At an afternoon technology conference in Washington, Kennard stressed that his commission would block any move it perceives as a threat to the roiling competition refashioning the telecommunications world.
"American consumers are enjoying the lowest long-distance rates in history," Kennard said. "That's a function of one thing: competition. We cannot allow any merger to happen in this industry that turns back the clock of competition."
Kennard said his comments were not aimed at any particular merger.

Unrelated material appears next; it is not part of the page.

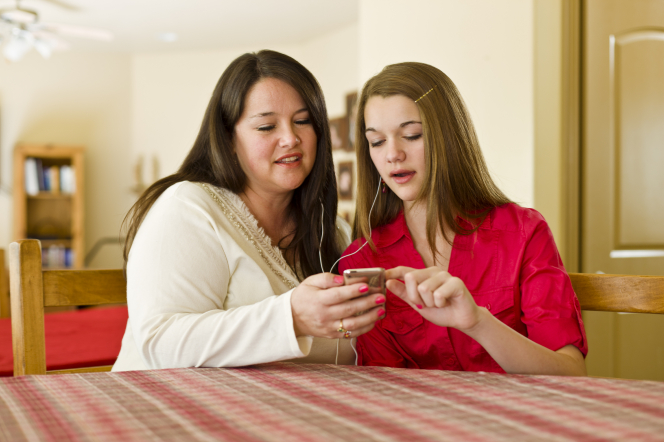 A mother and daughter sitting at a table and sharing headphones to listen to an MP3 player together.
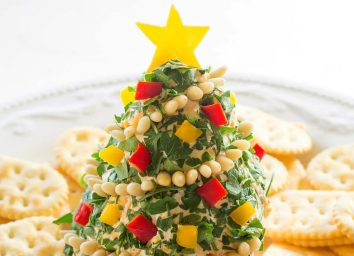 cheese shaped like christmas tree with chopped peppers and crackers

An MCI-Sprint fusion would confront regulators with a considerable calculation. The combined company would sport $35 billion in annual revenue and control 30 percent of the nation's long-distance market, second only to AT&T.
But some analysts have suggested that an MCI-Sprint merger could nonetheless gain FCC approval, because markets are growing ever more competitive, as local phone companies seek the right to expand into long-distance.
Kennard threw water on that theory.
"You don't hear me saying it's going to be fine," he said.
Kennard declined to amplify his comments. But a look back to his statements in September 1989, when the FCC approved the merger of MCI and WorldCom, could offer guidance on the prospects for a marriage of MCI and Sprint.
"Once this merger is consummated, the industry will again be poised just a merger away from undue concentration," Kennard said at the time. "I dare say that any subsequent merger--of this or similar magnitude--between long-distance firms in the near future should be judged quite differently than the merger before us today."
MCI and Sprint have declined to confirm their talks. Industry executives and analysts would at this point be surprised if the talks don't yield a deal. MCI has long been keen to fill a hole in its service offerings--wireless. Sprint offers Sprint PCS, a national digital cellular network.